Bakauheni – (PeNa), Pemerintah Provinsi Lampung mengapresiasi kunjungan Kapolri Jenderal Listyo Sigit Prabowo bersama Menteri Perhubungan Dudy Purwagandhi dalam meninjau arus balik Lebaran 2026 di Pelabuhan Bakauheni, Sabtu (28/3/2026). Kehadiran pemerintah pusat dinilai memperkuat pengamanan dan memastikan kelancaran mobilitas pemudik di pintu gerbang utama Sumatra.
Gubernur Lampung Rahmat Mirzani Djausal menyebut sinergi lintas sektor menjadi kunci terkendalinya arus balik tahun ini. Menurutnya, koordinasi antara Polri, TNI, pemerintah daerah, dan seluruh stakeholder berjalan efektif di lapangan.
“Kolaborasi antara pemerintah, aparat, dan masyarakat inilah yang menjadi kunci. Dari kelancaran mudik dan balik, kita belajar membangun disiplin kolektif, rasa aman, dan saling percaya, sebagai pondasi peradaban yang baik menuju Indonesia Emas,” ujar Gubernur.
Pemprov: Sinergi Pusat-Daerah Jadi Kunci
Dalam peninjauan tersebut, Kapolri dan Menhub bersama jajaran Forkopimda mengecek langsung pos pelayanan, sistem antrean kendaraan, hingga pengaturan lalu lintas di kawasan pelabuhan. Hasilnya, kondisi arus balik di Bakauheni terpantau normal dan terkendali.
Kapolri menyatakan puncak arus balik secara nasional telah terlewati. Data menunjukkan kendaraan keluar Jakarta mencapai 2.946.891 unit, sementara yang kembali sudah 2.561.629 unit atau menyisakan sekitar 13,7 persen.
“Artinya secara umum kita melihat bahwa puncak arus balik sudah kita lewati, dan tinggal sebagian kecil yang masih bergerak. Mudah-mudahan seluruh masyarakat dapat kembali ke rumah dengan selamat,” kata Sigit.
Dari sisi keselamatan, angka kecelakaan lalu lintas juga menurun 7,8 persen dibanding tahun lalu, dengan korban meninggal turun dari 377 menjadi 265 jiwa.
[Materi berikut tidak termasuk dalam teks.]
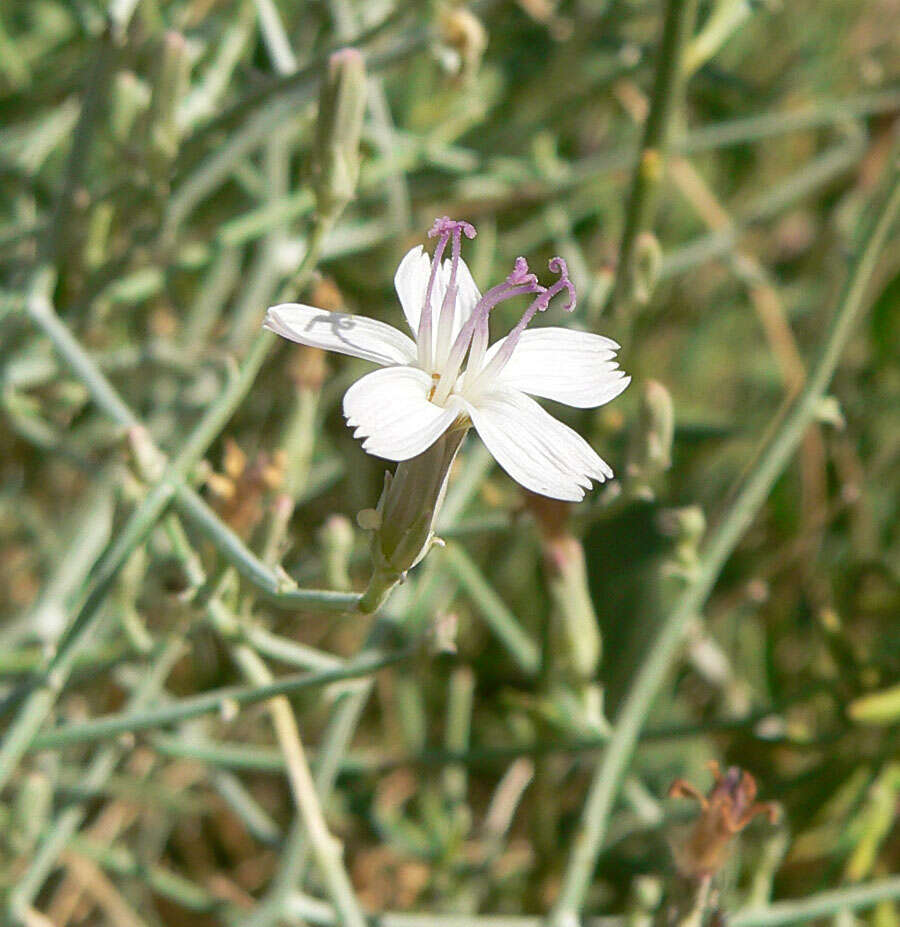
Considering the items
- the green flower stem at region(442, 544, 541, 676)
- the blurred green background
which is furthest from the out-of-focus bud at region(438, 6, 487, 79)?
the green flower stem at region(442, 544, 541, 676)

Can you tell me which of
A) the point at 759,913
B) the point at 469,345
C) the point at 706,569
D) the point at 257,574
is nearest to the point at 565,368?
the point at 469,345

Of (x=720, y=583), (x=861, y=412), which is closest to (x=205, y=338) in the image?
(x=720, y=583)

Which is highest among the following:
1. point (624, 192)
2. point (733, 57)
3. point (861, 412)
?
point (733, 57)

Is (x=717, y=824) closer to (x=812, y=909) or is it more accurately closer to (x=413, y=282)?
(x=812, y=909)

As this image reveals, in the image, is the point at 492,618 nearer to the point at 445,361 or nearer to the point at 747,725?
the point at 747,725

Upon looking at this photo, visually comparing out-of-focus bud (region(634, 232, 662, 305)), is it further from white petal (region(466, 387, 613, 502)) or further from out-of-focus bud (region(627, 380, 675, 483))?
white petal (region(466, 387, 613, 502))

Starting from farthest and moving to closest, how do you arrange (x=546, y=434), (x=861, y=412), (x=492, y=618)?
(x=861, y=412) < (x=492, y=618) < (x=546, y=434)
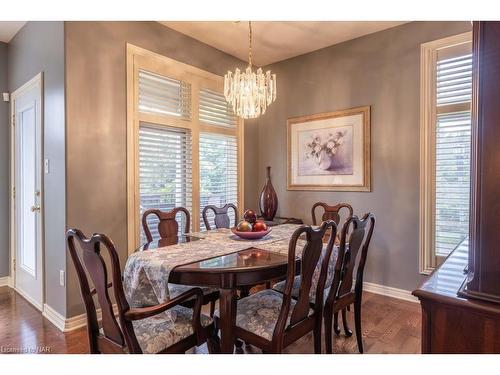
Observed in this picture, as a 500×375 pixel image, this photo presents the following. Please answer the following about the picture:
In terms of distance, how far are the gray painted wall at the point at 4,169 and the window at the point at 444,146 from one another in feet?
14.7

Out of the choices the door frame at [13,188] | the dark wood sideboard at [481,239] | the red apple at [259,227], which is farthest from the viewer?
the door frame at [13,188]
“Ini menunjukkan kerja keras seluruh pihak dan meningkatnya kesadaran masyarakat dalam berlalu lintas,” tambahnya.
Menteri Perhubungan Dudy Purwagandhi turut mengapresiasi solidnya kerja sama lintas instansi dalam pengelolaan mudik dan arus balik tahun ini.
“Terima kasih kepada Polri, TNI, pemerintah daerah, dan seluruh stakeholder yang telah bekerja keras. Hingga hari ini, pelaksanaan mudik dan arus balik berjalan dengan baik,” ujarnya.
Meski masih tersisa sekitar 30 persen pergerakan arus balik, pemerintah memastikan seluruh skenario pengendalian telah disiapkan dengan matang.
Sementara itu, data Ditlantas Polda Lampung mencatat angka kecelakaan di wilayah Lampung periode 13–25 Maret 2026 turun 16 persen dibandingkan tahun sebelumnya. Pemprov Lampung juga mengapresiasi masyarakat yang dinilai semakin tertib dan patuh terhadap aturan lalu lintas selama periode Lebaran.
Dengan peran strategis Pelabuhan Bakauheni, Pemprov Lampung menegaskan komitmennya untuk terus memperkuat koordinasi lintas sektor guna menjaga arus transportasi tetap aman, lancar, dan terkendali.